男は全身黒の首元まである服装に黒のハットに黒手袋。ボタンまで黒。
手入れもせず伸ばしっぱなしとばかりの赤い髪は腰まであり、目元も覆われて鼻から顎までしか肌が見えない。
そして、その横にはツギハギだらけのオーガ。
黒の鉄製のもので口元を覆われており、足元は黒の鎖が繋がれ、なぜか頭に黒いリボンを巻かれている。しかも、額のど真ん中に蝶々結びがくる形だ。
「黒が好きなのね」
「ミコト……」
ミコトは思ったことをそのまま口にしただけなのだろう。確かにオーガにまで黒リボンなのでそうなのだろうと推測できるが、今はそういうことではない。

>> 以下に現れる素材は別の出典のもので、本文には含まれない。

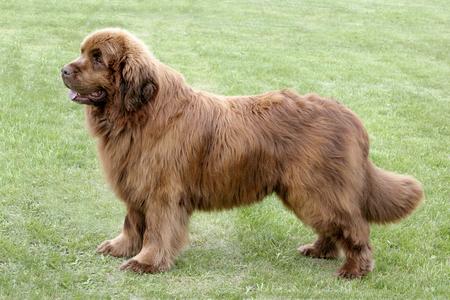 newfoundland dog: Typical  Brown Newfoundland  dog in the spring garden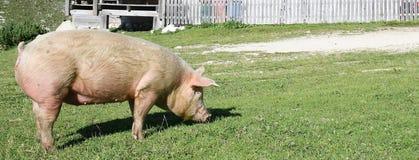 Свинья пася в лугах горы Стоковые Фото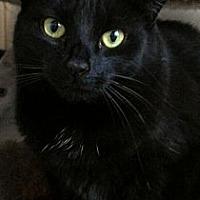 Adopt A Pet :: Queen Latifah - Richboro, PA
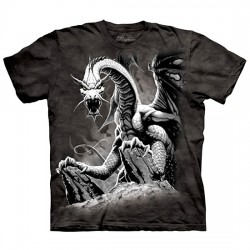 детская футболка с 3D принтом Black Dragon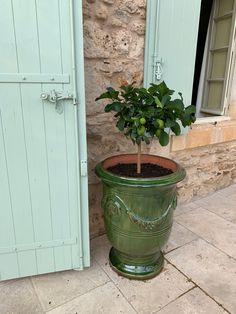 Lemon tree in Anduze pot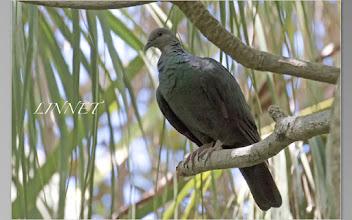Photo: アカガシラカラスバト ハト目 ハト科  ( Black Wood Pigeon )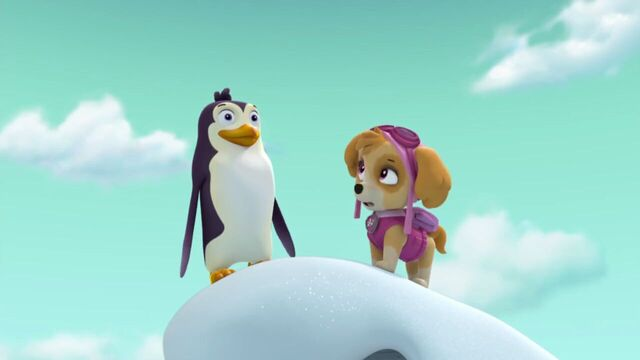 File:PAW.Patrol.S02E07.The.New.Pup.720p.WEBRip.x264.AAC 778544.jpg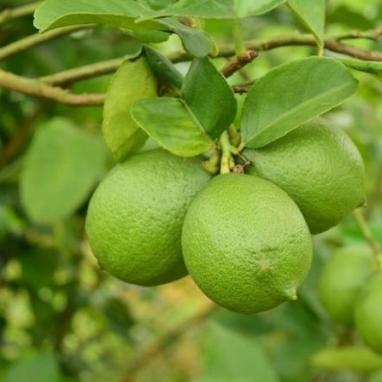 屏東四季產銷履歷檸檬(3斤)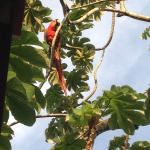 A Scarlet Macaw at breakfast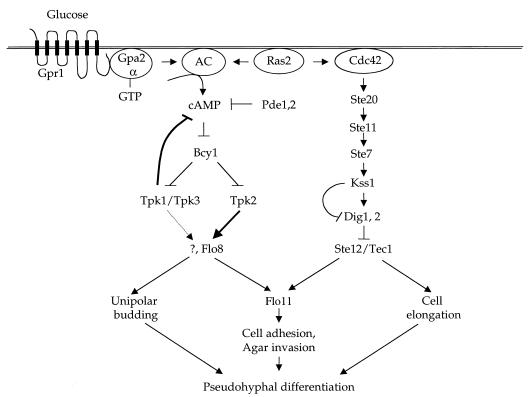 Signal transduction pathways regulating pseudohyphal differentiation in S. cerevisae; a nutrient-sensing cAMP-PKA pathway, and the MAP kinase cascade.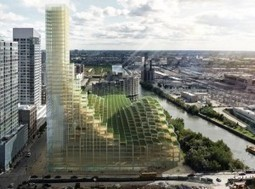 Wooden Skyscrapers: A New Level of Sustainability? | Commercial Property Executive | Green Thoughts | Scoop.it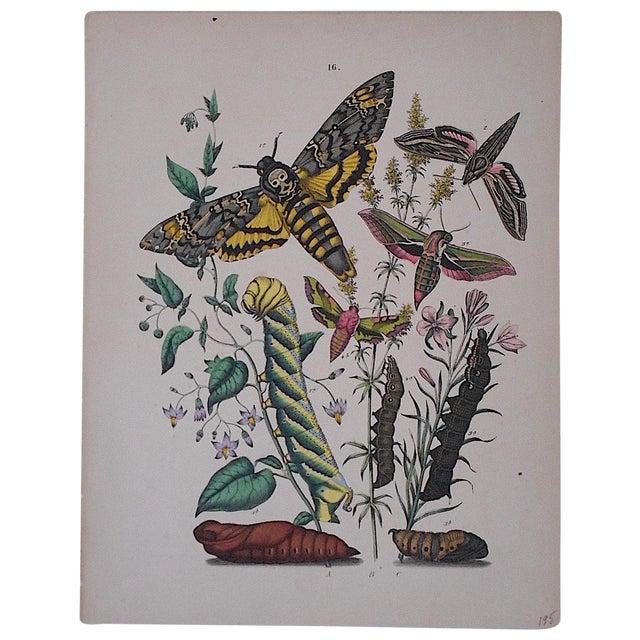 Antique Butterflies/Moths Chromolithograph - Image 1 of 3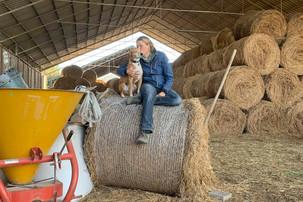 Hund Korny mit Jess auf Heuballem im Stall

ちょっと呆れた俺だったが、男はヒヒヒッと嬉しそうに墓石を叩いた。
「そう。よくわかったネ」
「見たらわかると思うけど」
ずばんと切り捨て、ミコトは肩を竦めた。
それでも繋がれた手はしっかり握られたままであるが、衝撃が収まったのか俺の横にくるとまじまじと不躾に不審人物を観察し始めた。
ミコトはやっぱり肝が据わっている。
ちらっとたまに魔物に視線をやるが、やはりそこは慣れないようですぐに男に視線を戻す。

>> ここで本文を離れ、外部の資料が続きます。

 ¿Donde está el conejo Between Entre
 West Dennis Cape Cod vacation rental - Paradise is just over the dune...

男はまたヒヒヒッと笑い赤い前髪の下で目元を拭う仕草をすると、口元をにまりと引き上げた。
「やっと会えたね。黒の聖女様」
「黒の……もしかして、私が黒目黒髪だからここに来るのを待ってた?」
「そうそう。よくわかったねェー?」
「もしかして……、いや、ちょっと待って」
「ヒヒヒッ。待つなんて単純な聖女の言葉とは思えないねェ」
「さっきからバカにしてる?」
「いやァー。行動的だと聞いてたから、もしかして噂ヲ聞いたら来てくれるカモしれないって思っていたけど、本当に来るとは。プフッ」
口元に手を当ててあからさまに笑う男に、ミコトは頬を引き攣らせた。